Stbalbach: So that doppelganger would be outside of our light cone, but certainly the gravitational effects of something that massive would be felt, right? Or is it just so distant that it doesn't matter?
posted by leotrotsky at 7:08 AM on January 4, 2009


Anything can happen including the Eiffel Tower or a physicist popping back into reality.

Or a teapot. YOU HEAR ME, BERTRAND RUSSELL?
posted by kid ichorous at 7:18 AM on January 4, 2009 [2 favorites]


Leotrotsky: the speed of gravity is fairly well constrained to be close to that of light.
posted by edd at 8:04 AM on January 4, 2009


b1tr0t, that's hilarious.
posted by The Great Big Mulp at 8:08 AM on January 4, 2009


In the next universe, Nietzsche already posted this on metafilter over a hundred years ago. Except in his version, given infinite time, the same things must happen over and over again, forever:
If the world may be thought of as a certain definite quantity of force and as a certain definite number of centres of force - and every other representation remains indefinite and therefore useless - it follows that, in the great dice game of existence, it must pass through a calculable number of combinations. In infinite time, every possible combination would at some time or another be realized; more: it would be realized an infinite number of times. And since between every combination and its next recurrence all other possible combinations would have taken place, and each of these combinations conditions the entire sequence of combinations in the same series, a circular movement of absolutely identical series is thus demonstrated: the world as a circular movement that has already repeated itself infinitely often and plays its game in infinitum. (from The Will To Power)

and
The heaviest weight. - What if some day or night a demon were to steal into your loneliest loneliness and say to you: 'This life as you now live it and have lived it you will have to live once again and innumerable times again; and there will be nothing new in it, but every pain and every joy and every thought and sigh and everything unspeakably small or great in your life must return to you, all in the same succession and sequence - even this spider and this moonlight between the trees, and even this moment and I myself. The eternal hourglass of existence is turned over again and again, and you with it, speck of dust!' Would you not throw yourself down and gnash your teeth and curse the demon who spoke thus? Or have you once experienced a tremendous moment when you would have answered him: 'You are a god, and never have I heard anything more divine.' If this thought gained power over you, as you are it would transform and possibly crush you; the question in each and every thing, 'Do you want this again and innumerable times again?' would lie on your actions as the heaviest weight! Or how well disposed would you have to become to yourself and to life to long for nothing more fervently than for this ultimate eternal confirmation and seal? (from The Gay Science)
posted by semblance at 8:57 AM on January 4, 2009 [5 favorites]
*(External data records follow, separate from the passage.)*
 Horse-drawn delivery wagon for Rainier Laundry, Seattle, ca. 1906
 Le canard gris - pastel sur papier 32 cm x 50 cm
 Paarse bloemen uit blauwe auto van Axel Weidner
So an entire crispy cremes outlet could just appear sometime in the distant future after all the photons have died...

Yeah, right. The universe can't even manage to conjure me a krispy kreme in lower manhattan. Stupid universe. Heat death's too good for it.
posted by Dormant Gorilla at 9:40 AM on January 4, 2009


Remember, kids, before you make some crazy webpage: 10100100 is still ∞ less than ∞.
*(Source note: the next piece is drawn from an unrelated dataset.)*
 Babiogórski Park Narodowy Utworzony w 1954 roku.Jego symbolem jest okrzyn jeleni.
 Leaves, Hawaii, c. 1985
That's the math take on this. For the physics take on this, well: in a dead universe, time also dies.
posted by Eideteker at 9:42 AM on January 4, 2009


This post led me to re-read wikipedia's page about googolplexes, which eventually led me back to Scott Aaronson's classic Who Can Name the Bigger Number? Only extremely tangentially related (is there even such a thing as an extreme tangent? In our next series, we ask some extreme geometers, while skydiving into pools of Mountain Dew), but a fun read. I'd forgotten about the Ackerman function(s).
posted by Eideteker at 10:04 AM on January 4, 2009 [2 favorites]


Does anybody know if they say it will happen on a Tuesday or a Wednesday? If its Tuesday, I won't bother to Tivo House that day.

Come to think of it, I probably already know what it will be about anyway: The disembodied heads of Wilson and House sealed in the same glass jar alternate between spitting at each other and tongue kissing, while Cutty presses her disembodied, jar-enclosed décolletage against the glass, insisting they do more clinic hours as punishment for their misbehavior.

Also: Did my 10^1023m-distant duplicate misspell décolletage? Did he use m-w.com or tfd.com to look it up? Does he use coasters? What's in his Netflix queue?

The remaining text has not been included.